Nov 9, 2023 by Sébastien Mitea | 1373 views
ArangoDB Graph database Network analysis and visualization Python
https://cylab.be/blog/299/first-steps-with-a-graph-database-using-python-and-arangodb
In this post we introduce the basics of a graph database and how to access it from Python. The database system used for storing and querying the data is ArangoDB, which was briefly described in a previous blog post. The Python driver of choice, as referenced in the official documentation, is Python-Arango; which can be accessed via its GitHub page.
For the purposes of this introduction, we installed the free and single instance Community Edition which can be downloaded here on a Linux (Ubuntu) machine. The instructions for installation via the package manager using apt-get
can be found here. Upon successful completion of the installation, a server daemon can be launched via the command line by running:
arangod
This also starts a web interface that is reachable by default at localhost:8529
(see screenshot below). It is the most straightforward way to access server performance data, to perform administration tasks of databases, collections and users, as well as to query the data.
One database is automatically initialized, _system
, which is accessible by the root
user and cannot be deleted. It is the database one needs to connect to in order to create, delete or modify any other one. The active user and database can be seen in the top right corner of the web interface.
As indicated above, Python-Arango is the official driver for database administration and data manipulation from within the Python ecosystem. Assuming we are already inside our python environment, we install the driver with:
python -m pip install python-arango
In the following code snippet, we connect to the _system
database and perform some basic tasks.
# Load libraries
from arango import ArangoClient
from pprint import pprint # standard library for pretty printing
# Initialize some variables
client = ArangoClient(hosts='http://localhost:8529')
root_password = <YOUR PASSWORD FOR ROOT>
anna_password = <YOUR PASSWORD FOR ANNA>
# Connect to default database '_system' as 'root'
sys_db = client.db(
'_system',
username = 'root',
password = root_password
)
# Create new databases with two admin users
sys_db.create_database(
name='test',
users=[{'username': 'root', 'password': 'root_password'},
{'username': 'anna', 'password': 'anna_password'}]
)
sys_db.create_database(
name='useless_db',
users=[{'username': 'root', 'password': 'root_password'},
{'username': 'anna', 'password': 'anna_password'}]
)

DATASET CONTENT ▸

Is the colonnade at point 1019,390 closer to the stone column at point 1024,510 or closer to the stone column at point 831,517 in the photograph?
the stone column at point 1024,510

SET PROBLEM 1 ▸
Reproduce the ArangoDB blog post from the words "For the purposes" through "query the data.", renaming "web interface" as "browser dashboard" everywhere it occurs in that span.
SET PROBLEM 2 ▸
Take the ArangoDB blog post further, starting right after its final line.

WRITTEN REPLY 1 ▸
For the purposes of this introduction, we installed the free and single instance Community Edition which can be downloaded here on a Linux (Ubuntu) machine. The instructions for installation via the package manager using apt-get
can be found here. Upon successful completion of the installation, a server daemon can be launched via the command line by running:
arangod
This also starts a browser dashboard that is reachable by default at localhost:8529
(see screenshot below). It is the most straightforward way to access server performance data, to perform administration tasks of databases, collections and users, as well as to query the data.

WRITTEN REPLY 2 ▸
# Delete database; any except for '_system'
sys_db.delete_database('useless_db')
# Retrieve list of all databases
sys_db.databases()
# RETURNS
['_system', 'test']
The multi-model nature of ArangoDB influences the terminology about data records. The equivalent of tables and records in RDBMS are collections and documents, respectively. We can create and manipulate some empty collections as follows:
# Connect to 'test' database as user 'anna'
test_db = client.db('test',
username='anna',
password=anna_password
)
# Create collections
events_coll = test_db.create_collection(name='events')
assets_coll = test_db.create_collection(name='network_assets')
useless_coll = test_db.create_collection(name='useless_collection')
connections_coll = test_db.create_collection(
name='connected_to',
edge=True
)
# Delete collection
test_db.delete_collection(name='useless_collection')
# Retrieve list of all collections in current database
all_colls = test_db.collections()
The last command returns a list of dictionaries; one for each collection. Several system
collections are automatically created, identified by the underscore prefix in their name. They are listed below by calling the value corresponding to their name
attribute:
for i in range(len(all_colls)):
print(all_colls[i]['name'])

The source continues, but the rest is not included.